We examined that gap when we went to the websites of 10 major retailers. We found few options for women of color.
“The current definition of nude, the beige tones, do not match 84 percent of the global population,” Lui said. “So the opportunity is big to fix this.”
Julee Wilson, the fashion and beauty editor for Essence magazine, said expanding the definition of nude isn’t just a trend.
“I think it’s a movement,” Wilson said. “And everyone is talking about it right now but I feel like trends are fleeting and I don’t want this to be a fleeting thing.”
Consumers are talking about it on social media and fleshing out their concerns with hashtags like #redefinenude and #notmynude.
“I think social media is really the reason why this has all happened,” Wilson said. “It’s really kind of energized people to be more vocal about what they want.”
“Companies are being called out?” Oliver asked.
“Yes. Yeah, a lot,” Wilson said.
As more companies answer the call with more skin tone options, Lui and Madrid plan to expand as well.

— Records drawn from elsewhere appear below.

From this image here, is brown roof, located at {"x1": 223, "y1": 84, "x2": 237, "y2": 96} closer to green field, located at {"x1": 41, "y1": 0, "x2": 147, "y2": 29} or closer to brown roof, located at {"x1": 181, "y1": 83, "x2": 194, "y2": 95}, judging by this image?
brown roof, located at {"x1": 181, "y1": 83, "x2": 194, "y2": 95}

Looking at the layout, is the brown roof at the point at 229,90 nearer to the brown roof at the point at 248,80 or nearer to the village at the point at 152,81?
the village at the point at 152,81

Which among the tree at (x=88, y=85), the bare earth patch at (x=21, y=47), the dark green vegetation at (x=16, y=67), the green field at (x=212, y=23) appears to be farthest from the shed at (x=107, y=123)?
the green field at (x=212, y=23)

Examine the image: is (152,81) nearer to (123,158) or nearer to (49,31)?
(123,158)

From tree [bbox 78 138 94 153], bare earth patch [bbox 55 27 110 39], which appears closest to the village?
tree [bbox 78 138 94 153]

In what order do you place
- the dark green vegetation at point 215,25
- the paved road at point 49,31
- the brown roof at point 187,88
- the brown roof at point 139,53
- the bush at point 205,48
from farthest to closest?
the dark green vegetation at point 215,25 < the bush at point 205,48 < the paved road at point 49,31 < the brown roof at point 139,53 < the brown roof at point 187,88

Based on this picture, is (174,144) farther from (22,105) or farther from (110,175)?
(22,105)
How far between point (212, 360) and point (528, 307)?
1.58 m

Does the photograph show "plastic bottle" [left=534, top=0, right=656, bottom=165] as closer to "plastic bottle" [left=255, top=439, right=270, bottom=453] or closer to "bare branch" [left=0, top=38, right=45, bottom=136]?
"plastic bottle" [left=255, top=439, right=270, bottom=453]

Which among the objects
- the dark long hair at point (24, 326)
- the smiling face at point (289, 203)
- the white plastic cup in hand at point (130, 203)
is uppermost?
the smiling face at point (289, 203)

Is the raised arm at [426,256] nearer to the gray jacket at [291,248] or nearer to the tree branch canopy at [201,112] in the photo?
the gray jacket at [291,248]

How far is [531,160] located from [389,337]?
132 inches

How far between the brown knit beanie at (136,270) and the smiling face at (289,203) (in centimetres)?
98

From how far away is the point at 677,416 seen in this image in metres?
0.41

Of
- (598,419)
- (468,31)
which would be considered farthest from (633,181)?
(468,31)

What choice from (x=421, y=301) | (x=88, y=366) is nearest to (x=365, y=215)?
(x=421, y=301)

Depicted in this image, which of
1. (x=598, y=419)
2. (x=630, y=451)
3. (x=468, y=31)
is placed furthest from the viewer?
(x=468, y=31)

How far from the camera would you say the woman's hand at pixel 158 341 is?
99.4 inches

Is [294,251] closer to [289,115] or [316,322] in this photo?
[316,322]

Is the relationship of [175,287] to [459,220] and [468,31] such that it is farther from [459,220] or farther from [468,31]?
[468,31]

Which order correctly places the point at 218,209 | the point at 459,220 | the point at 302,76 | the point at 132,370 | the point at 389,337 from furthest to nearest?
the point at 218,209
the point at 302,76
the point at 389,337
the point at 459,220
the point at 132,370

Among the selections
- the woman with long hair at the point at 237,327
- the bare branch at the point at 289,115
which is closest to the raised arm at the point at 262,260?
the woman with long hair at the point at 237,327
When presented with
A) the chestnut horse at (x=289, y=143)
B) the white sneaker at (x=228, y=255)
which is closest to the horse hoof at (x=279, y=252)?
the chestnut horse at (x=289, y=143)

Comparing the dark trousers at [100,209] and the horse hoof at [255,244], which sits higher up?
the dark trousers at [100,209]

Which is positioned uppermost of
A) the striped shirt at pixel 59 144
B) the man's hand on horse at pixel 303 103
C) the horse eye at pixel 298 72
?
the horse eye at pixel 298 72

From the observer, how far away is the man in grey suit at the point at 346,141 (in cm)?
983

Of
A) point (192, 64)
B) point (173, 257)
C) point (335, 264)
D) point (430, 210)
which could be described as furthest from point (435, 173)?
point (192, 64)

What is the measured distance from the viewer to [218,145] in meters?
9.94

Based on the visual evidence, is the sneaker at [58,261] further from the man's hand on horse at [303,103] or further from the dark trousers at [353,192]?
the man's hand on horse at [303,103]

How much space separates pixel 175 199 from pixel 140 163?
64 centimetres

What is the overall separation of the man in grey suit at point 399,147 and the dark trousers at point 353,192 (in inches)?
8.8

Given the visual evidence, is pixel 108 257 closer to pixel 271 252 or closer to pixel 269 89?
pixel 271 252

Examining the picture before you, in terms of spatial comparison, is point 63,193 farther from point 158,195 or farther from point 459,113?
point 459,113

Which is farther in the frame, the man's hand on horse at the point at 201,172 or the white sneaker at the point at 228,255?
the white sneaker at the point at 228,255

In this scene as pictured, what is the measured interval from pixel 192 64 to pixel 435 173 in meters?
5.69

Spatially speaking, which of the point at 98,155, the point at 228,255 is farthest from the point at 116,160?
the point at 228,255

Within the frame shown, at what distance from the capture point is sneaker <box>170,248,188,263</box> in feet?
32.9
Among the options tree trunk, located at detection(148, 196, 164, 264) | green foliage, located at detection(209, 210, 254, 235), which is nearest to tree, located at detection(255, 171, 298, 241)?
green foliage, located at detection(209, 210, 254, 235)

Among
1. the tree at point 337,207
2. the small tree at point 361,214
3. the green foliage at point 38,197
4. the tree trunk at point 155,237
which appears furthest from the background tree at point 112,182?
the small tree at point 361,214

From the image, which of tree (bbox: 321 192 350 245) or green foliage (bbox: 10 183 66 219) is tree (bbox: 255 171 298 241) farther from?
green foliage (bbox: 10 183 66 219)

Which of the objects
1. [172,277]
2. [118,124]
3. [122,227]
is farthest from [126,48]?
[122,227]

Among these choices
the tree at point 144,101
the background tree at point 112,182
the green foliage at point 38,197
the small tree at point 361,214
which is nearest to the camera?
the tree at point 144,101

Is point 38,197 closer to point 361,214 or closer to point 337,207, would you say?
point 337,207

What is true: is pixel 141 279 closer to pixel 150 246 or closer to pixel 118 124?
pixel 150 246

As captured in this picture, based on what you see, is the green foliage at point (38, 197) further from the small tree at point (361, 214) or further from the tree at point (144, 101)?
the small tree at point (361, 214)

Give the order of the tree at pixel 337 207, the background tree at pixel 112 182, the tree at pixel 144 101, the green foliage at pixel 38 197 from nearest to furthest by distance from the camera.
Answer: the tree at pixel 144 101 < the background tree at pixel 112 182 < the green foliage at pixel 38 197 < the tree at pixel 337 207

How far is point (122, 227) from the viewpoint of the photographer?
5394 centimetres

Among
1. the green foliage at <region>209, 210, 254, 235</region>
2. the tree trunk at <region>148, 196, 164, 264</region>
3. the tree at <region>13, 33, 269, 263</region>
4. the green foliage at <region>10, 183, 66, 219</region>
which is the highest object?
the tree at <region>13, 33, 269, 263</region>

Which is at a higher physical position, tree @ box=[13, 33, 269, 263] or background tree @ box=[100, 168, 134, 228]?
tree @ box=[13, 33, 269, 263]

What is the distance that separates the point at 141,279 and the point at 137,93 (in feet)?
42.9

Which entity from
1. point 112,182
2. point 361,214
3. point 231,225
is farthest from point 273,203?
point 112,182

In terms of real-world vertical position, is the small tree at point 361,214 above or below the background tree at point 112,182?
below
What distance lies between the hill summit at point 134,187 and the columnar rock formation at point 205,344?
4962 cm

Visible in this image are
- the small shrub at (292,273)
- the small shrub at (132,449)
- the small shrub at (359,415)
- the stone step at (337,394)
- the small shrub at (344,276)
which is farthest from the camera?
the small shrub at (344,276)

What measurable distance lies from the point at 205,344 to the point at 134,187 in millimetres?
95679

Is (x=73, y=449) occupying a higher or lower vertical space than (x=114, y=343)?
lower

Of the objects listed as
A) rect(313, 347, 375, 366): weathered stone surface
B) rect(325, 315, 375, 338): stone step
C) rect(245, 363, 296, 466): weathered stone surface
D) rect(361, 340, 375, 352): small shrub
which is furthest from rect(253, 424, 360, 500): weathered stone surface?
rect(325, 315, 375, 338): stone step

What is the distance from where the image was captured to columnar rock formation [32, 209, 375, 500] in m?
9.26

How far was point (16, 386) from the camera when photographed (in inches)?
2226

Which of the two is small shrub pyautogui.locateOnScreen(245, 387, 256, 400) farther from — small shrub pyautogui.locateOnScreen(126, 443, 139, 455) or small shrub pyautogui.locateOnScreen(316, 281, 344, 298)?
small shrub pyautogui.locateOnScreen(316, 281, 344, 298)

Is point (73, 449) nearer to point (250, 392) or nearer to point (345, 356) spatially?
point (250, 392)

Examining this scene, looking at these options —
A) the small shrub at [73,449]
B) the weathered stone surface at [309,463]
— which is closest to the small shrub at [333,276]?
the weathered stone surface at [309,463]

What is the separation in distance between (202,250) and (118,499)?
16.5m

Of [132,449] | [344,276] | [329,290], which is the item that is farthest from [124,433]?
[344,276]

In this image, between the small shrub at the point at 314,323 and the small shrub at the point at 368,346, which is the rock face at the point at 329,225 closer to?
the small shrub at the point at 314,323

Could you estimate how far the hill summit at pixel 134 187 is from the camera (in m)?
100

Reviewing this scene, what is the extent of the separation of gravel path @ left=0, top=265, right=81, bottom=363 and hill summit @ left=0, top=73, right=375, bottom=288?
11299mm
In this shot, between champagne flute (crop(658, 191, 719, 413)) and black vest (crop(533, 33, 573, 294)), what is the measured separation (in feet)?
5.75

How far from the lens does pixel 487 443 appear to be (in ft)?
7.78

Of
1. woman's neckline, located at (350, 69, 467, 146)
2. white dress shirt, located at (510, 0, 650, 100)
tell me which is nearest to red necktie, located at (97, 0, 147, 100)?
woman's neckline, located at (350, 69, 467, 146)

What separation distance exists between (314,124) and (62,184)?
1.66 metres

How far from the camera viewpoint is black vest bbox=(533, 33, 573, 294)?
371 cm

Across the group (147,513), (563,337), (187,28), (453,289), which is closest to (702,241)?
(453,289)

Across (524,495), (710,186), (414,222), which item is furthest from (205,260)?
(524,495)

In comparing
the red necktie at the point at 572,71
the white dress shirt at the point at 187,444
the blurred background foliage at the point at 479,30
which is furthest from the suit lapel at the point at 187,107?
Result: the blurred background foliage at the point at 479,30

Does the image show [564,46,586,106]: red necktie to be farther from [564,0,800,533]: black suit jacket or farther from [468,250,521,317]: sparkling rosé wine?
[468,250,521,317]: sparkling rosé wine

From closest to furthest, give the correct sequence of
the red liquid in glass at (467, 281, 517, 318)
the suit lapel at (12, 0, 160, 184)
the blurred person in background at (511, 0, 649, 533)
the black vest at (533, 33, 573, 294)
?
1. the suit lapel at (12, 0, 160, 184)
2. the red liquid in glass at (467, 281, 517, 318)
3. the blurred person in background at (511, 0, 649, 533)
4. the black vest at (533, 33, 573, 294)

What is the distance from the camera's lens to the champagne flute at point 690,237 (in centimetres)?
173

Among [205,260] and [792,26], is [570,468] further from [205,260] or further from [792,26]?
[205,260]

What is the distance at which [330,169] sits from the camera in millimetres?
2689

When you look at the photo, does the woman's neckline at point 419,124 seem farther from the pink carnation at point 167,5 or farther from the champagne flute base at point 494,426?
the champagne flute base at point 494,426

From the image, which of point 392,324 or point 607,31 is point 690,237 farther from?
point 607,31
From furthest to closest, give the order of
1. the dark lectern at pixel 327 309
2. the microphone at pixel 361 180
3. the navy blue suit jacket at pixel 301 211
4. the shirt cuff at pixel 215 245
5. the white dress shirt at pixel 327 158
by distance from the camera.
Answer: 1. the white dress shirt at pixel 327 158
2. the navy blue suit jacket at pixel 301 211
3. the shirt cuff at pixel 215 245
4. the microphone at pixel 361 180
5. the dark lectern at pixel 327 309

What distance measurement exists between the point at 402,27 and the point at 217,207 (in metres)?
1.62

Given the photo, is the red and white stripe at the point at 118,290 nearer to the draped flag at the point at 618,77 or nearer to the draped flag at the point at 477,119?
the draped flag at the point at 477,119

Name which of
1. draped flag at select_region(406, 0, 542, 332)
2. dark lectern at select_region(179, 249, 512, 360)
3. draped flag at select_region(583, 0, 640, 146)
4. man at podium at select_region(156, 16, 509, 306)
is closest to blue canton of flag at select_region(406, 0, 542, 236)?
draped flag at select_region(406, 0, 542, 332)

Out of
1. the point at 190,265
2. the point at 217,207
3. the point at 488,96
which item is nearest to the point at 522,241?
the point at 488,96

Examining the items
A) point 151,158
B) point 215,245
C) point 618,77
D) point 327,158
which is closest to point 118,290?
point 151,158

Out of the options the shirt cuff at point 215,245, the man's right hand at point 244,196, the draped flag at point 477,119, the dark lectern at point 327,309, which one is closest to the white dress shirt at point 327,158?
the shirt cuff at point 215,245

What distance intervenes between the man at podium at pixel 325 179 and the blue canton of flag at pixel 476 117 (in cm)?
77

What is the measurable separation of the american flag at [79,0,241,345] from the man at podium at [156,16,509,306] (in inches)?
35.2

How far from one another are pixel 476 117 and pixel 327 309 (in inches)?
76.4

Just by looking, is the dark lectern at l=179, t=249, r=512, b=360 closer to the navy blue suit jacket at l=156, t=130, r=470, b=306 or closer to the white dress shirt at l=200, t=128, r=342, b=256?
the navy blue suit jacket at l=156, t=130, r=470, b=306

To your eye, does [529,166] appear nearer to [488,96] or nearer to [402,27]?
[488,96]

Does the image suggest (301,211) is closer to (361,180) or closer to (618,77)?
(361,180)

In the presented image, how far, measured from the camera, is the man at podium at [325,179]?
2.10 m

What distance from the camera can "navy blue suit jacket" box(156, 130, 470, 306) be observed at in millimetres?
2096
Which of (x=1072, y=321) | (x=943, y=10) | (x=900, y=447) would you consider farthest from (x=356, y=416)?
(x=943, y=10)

“Nancy and I talk about launching footwear, which we call the most coveted nude item. Right now, if you go to Google and search ‘nude shoes,’ you are not going to find anything that matches my skin tone,” Lui said. “And our customers keep asking, ‘When is footwear coming?’”
“Shoes,” Oliver said.
“Women love shoes!” Lui said, laughing.
The nudemeter isn’t perfect just yet – the ladies are constantly refining the product to work out some kinks. But Madrid and Lui are already working on those expansion plans, and that means moving out of Nancy’s apartment into new office space, and even hiring some employees.